One of the basic questions that any campaign has is “will my candidate win?”. A poll provides a snapshot in time. It reflects voter intentions on the day the poll is conducted and does not predict necessarily what will happen on election-day. The further out from election-day the poll is conducted, the more difficult it is for a poll to predict the actual outcome. However, multiple polls establish a trend line which has more predictive potential.
In every poll there are those respondents who are undecided. Generally the further out from an election the higher the percentage of undecided voters. Typically, the percentage of undecided voters is higher in municipal elections compared to provincial and federal elections where there are a higher percentage of voters who vote along party lines. Awareness of provincial and federal campaign candidates and their associated parties are typically higher and as a result more people tend to be decided earlier on in campaigns and it stays that way right up to election-day. In provincial and federal elections it’s not uncommon to have 10% or less of voters as undecided. In contrast, the percentage of undecided voters in municipal elections can be as high as forty to fifty percent. It is therefore typical to present results as both a percentage of all respondents as well as a percent of decided voters.

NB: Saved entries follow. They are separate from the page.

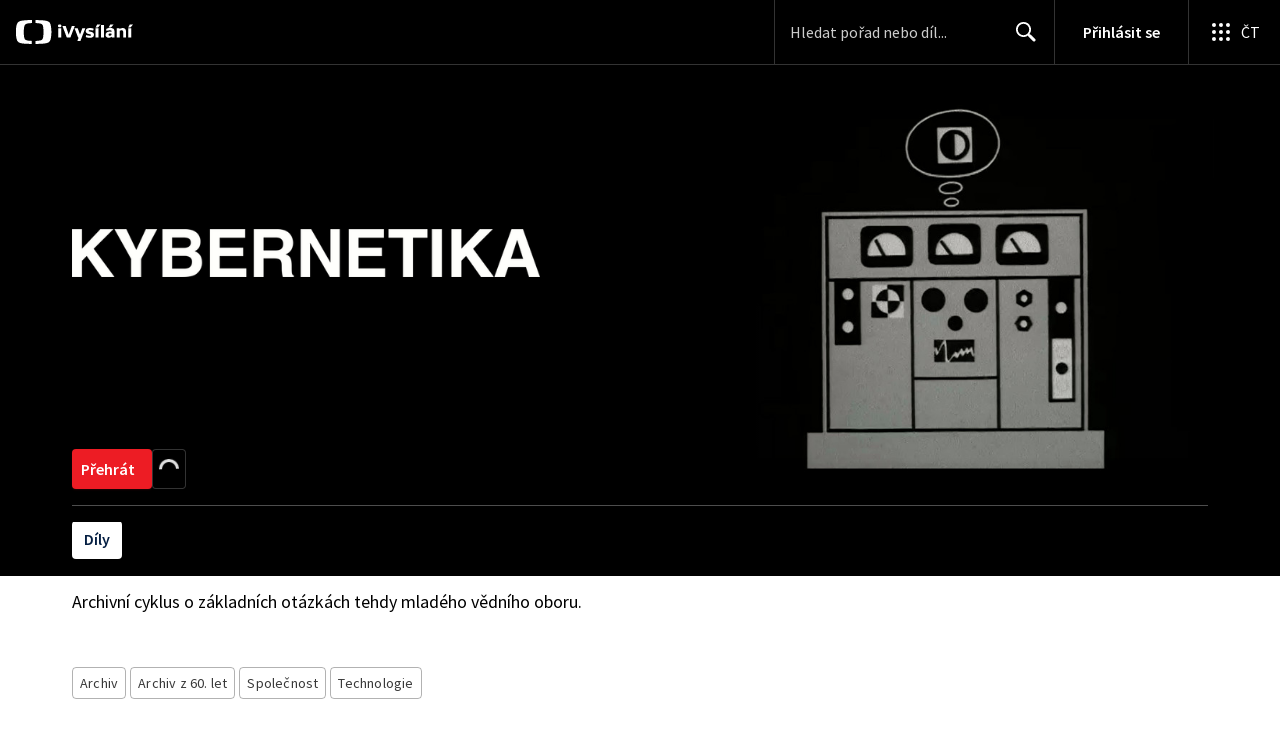

--- FILE ---
content_type: application/javascript; charset=UTF-8
request_url: https://ctfs.ceskatelevize.cz/ivysilani/_next/static/chunks/7150-56f49d6ad74a1398.js
body_size: 919
content:
!function(){try{var e="undefined"!=typeof window?window:"undefined"!=typeof global?global:"undefined"!=typeof globalThis?globalThis:"undefined"!=typeof self?self:{},r=(new e.Error).stack;r&&(e._sentryDebugIds=e._sentryDebugIds||{},e._sentryDebugIds[r]="057d683e-ff1c-4be6-91bc-b6e1d9bd09eb",e._sentryDebugIdIdentifier="sentry-dbid-057d683e-ff1c-4be6-91bc-b6e1d9bd09eb")}catch(e){}}();"use strict";(self.webpackChunk_N_E=self.webpackChunk_N_E||[]).push([[7150],{75867:function(e,r,t){t.d(r,{n:function(){return i}}),t(67294);var n=t(1660),s=t(97116),o=t(83878),c=t(79689);t(7494),t(78739),t(85098);var a={closeButton:"v_qbszcb0",pageWrapper:"v_qbszcb1",outerWrapper:"v_qbszcb2",wrapper:"v_qbszcb3",heading:"v_qbszcb4",paragraph:"v_qbszcb5",buttonWrapper:"v_qbszcb6",cancelButton:"v_qbszcb7",pictureWrapper:"v_qbszcb8",modalDialog:"v_qbszcb9"},b=t(85893);let i=({images:e,heading:r,paragraph:t,leftButton:i,rightButton:l,closeModal:p})=>{let u=(0,n.Yw)();return(0,b.jsx)(o.u,{buttonClassname:a.closeButton,closeButtonSize:u?"small":"medium",dialogClassname:a.modalDialog,onClose:p,children:(0,b.jsxs)("div",{className:a.pageWrapper,children:[(0,b.jsxs)(s.V,{className:a.outerWrapper,contentClassName:a.wrapper,children:[r&&(0,b.jsx)("h1",{className:a.heading,children:r}),t&&(0,b.jsx)("p",{className:a.paragraph,children:t}),(0,b.jsxs)("section",{className:a.buttonWrapper,children:[i,l]})]}),(0,b.jsx)("div",{className:a.pictureWrapper,children:(0,b.jsx)(c.s,{images:e})})]})})}},89880:function(e,r,t){t.d(r,{t:function(){return u}});var n=t(59499),s=t(72742),o=t(11163),c=t(86896),a=t(23242),b=t(65245),i=t(80605);function l(e,r){var t=Object.keys(e);if(Object.getOwnPropertySymbols){var n=Object.getOwnPropertySymbols(e);r&&(n=n.filter(function(r){return Object.getOwnPropertyDescriptor(e,r).enumerable})),t.push.apply(t,n)}return t}function p(e){for(var r=1;r<arguments.length;r++){var t=null!=arguments[r]?arguments[r]:{};r%2?l(Object(t),!0).forEach(function(r){(0,n.Z)(e,r,t[r])}):Object.getOwnPropertyDescriptors?Object.defineProperties(e,Object.getOwnPropertyDescriptors(t)):l(Object(t)).forEach(function(r){Object.defineProperty(e,r,Object.getOwnPropertyDescriptor(t,r))})}return e}let u=(e,r,t)=>{let n=(0,c.Z)(),{reload:l}=(0,a.aF)(),u=(0,o.useRouter)(),d=p({showOtherErrorNotifications:!1},t),f=!(0,i.bB)(u.route);return(0,s.D)(e,p(p({},r),{},{onError:e=>{d.showOtherErrorNotifications?(0,b.Oz)(n,l,f)(e):(0,b.LZ)(n,l,f)(e),r?.onError&&r.onError(e)}}))}}}]);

To further delineate undecided voters another question could be added to the poll to ask of undecided voters. Who are you “leaning towards”? This will provide more information that assists with election strategy, especially, in the case where the percentage of undecided voters is high.
The Ballot Question
It is important to present the choice of candidate as it is presented in the real world as represented by the physical ballot on election-day. In market research there is an affect referred to as “order bias”. Order bias represents the impact of a person’s choice based on the order the choice is presented to them. If some respondents just pick the first choice on a list this could skew the result ever so slightly to the first choices they see or hear. There are two ways in which to minimize the impact of order bias. One is to rotate the order of the choices randomly. This is more difficult to accomplish with Interactive Touch Response polls, however, easier to accomplish with online polls.
With the ballot question the more appropriate solution is to present the order as it is presented to voters on election-day, in alphabetical order based on the last name of the candidate, and in the case of provincial and federal elections followed by the political party name. This is in fact how they see choices on the ballot and should order bias exist, it will be no different in the poll compared to election-day.
Sampling the Population
In order to establish results as being most representative of the population, there are two important factors that must be considered. The database in which the sample for the survey is drawn from and the weighting of the results based on certain demographics that reflects the population of “voters”.
With regards to the first factor the more “universal” the database from which the random sample is drawn from, the more representative the sample for the poll will be. This first factor is one of the major drawbacks of online polls where typically the database is derived from on-line panels that in themselves are sub-samples of the population and therefore not necessarily representative. Phone databases are more universal in nature especially when they include both residential and cell phones.
Weighting Raw Data
Weighting is the term that refers to taking raw data from polls and “weighting” them or proportioning the results to demographic statistics in the population of the municipality, riding or province as the case may be. In public opinion polling weighting is typically done by location, age and gender. Statistics are readily available for all areas of the country in order to accomplish this. Most polling firms weight their data based on population demographics. iFusion Research weights polling data by demographic but goes beyond this to include “voter turnout”.
Voter Turnout Model
In all democracies, including Canada and the USA, not all “eligible voters” end up voting.
The percentage of eligible voters that actually vote is referred to as “voter turnout”. In the last five Canadian federal elections “voter turnout” has varied from a low of 56% in 2008 to a high of 66% in 2015, the last federal election. Source: Elections Canada. Voter turnout is often lower in provincial elections and lower still in municipal elections.
This would not be a concern in polling accuracy after weighting to the population, if voter turnout was the same across demographics, but this does not actually happen. The following graph shows the average voter turnout by age and gender in Canada in the last three federal elections from post-election surveys sponsored by Elections Canada.
These statistics show, that on average, males in the 65-74 age category are almost twice as likely to vote as males in the 18-24 age category. In addition, females are slightly more likely to vote (5% points higher) in all categories up to and including the 45-54 age category and the same if not lower in higher age categories. Although there are gender differences, the age of the voter is the largest factor impacting voter turnout.
iFusion Research takes voter turnout by age and gender into account in weighting raw polling data. Our experience is that this adds a level of accuracy to our polling data, especially when you consider, that often there are large age and gender differences in support between political parties and candidates.
The added benefit of using our “Voter Turnout Model” is that we can also examine potential actual number of votes that quantifies the vote dynamic in any election that is important to campaign strategy.